Excerpted data:

- - - - - - -

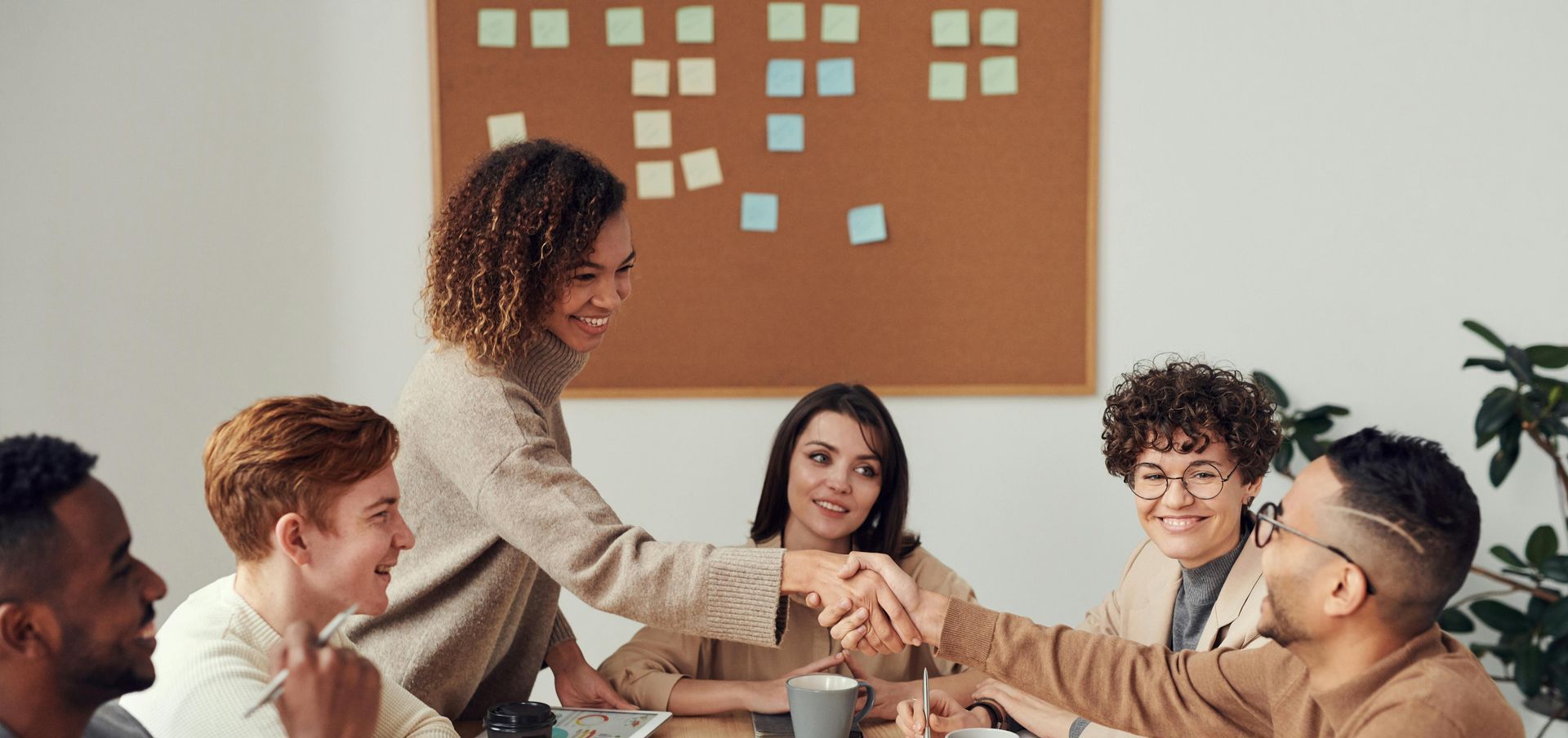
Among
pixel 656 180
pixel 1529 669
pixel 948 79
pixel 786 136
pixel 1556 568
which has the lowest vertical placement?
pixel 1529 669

- - - - - - -

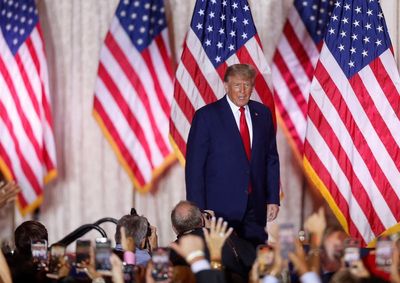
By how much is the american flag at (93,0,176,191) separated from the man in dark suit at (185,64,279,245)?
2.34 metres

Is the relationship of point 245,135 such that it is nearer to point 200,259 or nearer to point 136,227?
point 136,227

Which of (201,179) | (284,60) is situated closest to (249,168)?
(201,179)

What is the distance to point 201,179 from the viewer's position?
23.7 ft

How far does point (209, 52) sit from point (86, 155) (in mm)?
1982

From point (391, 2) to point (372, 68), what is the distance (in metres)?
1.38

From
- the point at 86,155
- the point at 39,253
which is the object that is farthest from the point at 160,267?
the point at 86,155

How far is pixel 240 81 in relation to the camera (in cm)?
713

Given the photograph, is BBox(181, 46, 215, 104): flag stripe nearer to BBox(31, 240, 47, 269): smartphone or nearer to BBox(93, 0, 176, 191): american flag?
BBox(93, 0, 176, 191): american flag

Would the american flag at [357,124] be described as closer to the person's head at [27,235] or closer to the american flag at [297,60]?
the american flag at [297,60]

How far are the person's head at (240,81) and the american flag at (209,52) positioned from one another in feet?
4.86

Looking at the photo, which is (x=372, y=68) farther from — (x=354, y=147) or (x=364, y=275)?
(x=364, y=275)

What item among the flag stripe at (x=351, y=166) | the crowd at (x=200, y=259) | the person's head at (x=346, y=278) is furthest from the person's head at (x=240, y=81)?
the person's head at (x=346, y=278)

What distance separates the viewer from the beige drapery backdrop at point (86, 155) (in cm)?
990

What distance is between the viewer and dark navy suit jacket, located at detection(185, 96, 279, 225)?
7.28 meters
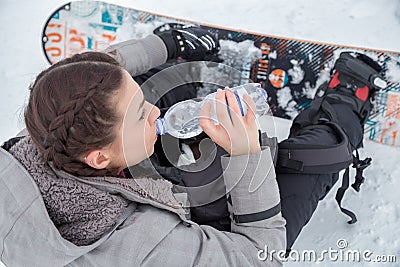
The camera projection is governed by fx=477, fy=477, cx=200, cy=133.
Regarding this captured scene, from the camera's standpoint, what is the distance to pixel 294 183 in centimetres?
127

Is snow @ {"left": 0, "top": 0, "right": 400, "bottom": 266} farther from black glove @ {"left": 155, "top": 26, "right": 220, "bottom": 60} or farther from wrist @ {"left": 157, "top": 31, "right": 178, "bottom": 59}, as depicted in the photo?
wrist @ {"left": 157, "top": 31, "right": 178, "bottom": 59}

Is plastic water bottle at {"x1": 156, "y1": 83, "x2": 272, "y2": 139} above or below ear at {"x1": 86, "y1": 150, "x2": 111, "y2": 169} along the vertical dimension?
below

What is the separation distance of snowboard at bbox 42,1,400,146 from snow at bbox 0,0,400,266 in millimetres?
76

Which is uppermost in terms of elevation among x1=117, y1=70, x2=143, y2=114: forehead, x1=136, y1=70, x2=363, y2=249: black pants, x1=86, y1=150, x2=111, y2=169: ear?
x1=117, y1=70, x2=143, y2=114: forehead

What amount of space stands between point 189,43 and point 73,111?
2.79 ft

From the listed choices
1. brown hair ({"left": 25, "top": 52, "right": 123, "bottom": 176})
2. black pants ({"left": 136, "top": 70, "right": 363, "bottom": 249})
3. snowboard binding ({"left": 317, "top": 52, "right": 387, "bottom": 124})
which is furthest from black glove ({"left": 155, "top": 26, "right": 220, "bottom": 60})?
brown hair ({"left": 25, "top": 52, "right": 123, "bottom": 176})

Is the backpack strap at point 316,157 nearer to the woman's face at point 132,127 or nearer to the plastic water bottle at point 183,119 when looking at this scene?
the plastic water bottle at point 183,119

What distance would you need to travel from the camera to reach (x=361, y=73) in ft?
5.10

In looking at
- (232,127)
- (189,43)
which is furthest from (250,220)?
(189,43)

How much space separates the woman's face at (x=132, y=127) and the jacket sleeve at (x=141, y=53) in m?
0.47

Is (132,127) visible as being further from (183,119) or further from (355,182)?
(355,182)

- - - - - - -

Problem: Pull out every line of the rows above that contains the word "woman".

Full solution:
Is the backpack strap at point 316,157 nearer to the woman's face at point 132,127 or nearer to the plastic water bottle at point 183,119 when looking at this scene?
How much space separates the woman's face at (x=132, y=127) and the jacket sleeve at (x=141, y=53) in m?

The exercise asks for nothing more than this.